(Data entries)
※

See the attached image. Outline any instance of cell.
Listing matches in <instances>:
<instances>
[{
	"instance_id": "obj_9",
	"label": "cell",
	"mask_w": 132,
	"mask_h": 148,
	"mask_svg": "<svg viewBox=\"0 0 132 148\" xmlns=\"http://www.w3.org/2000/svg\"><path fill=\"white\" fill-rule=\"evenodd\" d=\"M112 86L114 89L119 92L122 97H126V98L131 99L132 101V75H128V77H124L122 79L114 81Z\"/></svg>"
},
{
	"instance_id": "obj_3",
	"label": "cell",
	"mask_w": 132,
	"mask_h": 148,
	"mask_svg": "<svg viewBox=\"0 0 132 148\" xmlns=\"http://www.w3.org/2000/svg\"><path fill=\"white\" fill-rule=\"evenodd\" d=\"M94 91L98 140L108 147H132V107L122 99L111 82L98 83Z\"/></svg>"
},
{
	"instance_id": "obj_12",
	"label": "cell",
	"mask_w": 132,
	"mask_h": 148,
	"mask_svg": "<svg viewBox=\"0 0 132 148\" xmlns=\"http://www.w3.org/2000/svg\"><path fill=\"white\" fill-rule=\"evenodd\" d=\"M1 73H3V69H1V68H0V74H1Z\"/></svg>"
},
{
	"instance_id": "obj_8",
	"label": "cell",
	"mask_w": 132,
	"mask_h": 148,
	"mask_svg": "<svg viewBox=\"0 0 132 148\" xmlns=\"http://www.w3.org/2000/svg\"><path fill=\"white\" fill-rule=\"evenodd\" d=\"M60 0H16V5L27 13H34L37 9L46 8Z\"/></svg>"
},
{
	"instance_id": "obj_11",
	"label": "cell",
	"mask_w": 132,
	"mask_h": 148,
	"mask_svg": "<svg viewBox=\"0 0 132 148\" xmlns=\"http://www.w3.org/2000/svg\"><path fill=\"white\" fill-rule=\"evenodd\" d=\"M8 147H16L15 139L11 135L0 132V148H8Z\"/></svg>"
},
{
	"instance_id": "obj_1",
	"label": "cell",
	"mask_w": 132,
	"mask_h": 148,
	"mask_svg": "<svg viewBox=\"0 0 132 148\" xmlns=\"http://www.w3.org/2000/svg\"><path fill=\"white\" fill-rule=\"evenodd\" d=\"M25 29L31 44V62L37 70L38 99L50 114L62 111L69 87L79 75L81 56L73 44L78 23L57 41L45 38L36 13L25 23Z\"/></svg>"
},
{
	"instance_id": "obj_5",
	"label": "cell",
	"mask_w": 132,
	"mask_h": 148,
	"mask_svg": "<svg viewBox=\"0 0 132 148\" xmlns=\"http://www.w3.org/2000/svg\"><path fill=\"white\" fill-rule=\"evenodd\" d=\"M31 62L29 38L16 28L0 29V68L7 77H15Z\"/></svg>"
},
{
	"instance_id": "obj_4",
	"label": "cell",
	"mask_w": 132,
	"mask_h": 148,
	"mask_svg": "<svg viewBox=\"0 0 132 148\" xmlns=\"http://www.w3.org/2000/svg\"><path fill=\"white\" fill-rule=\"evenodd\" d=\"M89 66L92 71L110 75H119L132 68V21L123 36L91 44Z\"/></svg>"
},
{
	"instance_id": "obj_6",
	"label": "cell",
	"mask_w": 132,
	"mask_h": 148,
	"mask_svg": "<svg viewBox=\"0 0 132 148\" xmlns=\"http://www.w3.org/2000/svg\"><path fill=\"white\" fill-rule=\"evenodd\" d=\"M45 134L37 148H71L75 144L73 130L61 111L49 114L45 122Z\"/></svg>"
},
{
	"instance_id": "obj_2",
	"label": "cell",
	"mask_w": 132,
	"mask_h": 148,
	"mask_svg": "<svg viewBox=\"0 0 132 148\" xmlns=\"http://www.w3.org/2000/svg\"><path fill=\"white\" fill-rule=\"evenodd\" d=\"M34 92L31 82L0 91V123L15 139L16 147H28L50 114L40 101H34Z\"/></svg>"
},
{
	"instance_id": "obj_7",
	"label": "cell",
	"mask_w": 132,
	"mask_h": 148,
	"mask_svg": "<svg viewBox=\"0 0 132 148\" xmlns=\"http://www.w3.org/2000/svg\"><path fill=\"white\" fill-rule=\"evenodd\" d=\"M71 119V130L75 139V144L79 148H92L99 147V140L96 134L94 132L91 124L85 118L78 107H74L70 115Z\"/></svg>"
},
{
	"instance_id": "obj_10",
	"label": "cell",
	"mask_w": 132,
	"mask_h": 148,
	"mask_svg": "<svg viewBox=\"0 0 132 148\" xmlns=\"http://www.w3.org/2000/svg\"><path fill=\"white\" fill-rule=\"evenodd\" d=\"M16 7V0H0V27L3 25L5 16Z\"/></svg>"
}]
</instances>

※

__Task objective__
Gather every line in the rows above that contains the string "instances".

__Reply__
Listing matches in <instances>:
<instances>
</instances>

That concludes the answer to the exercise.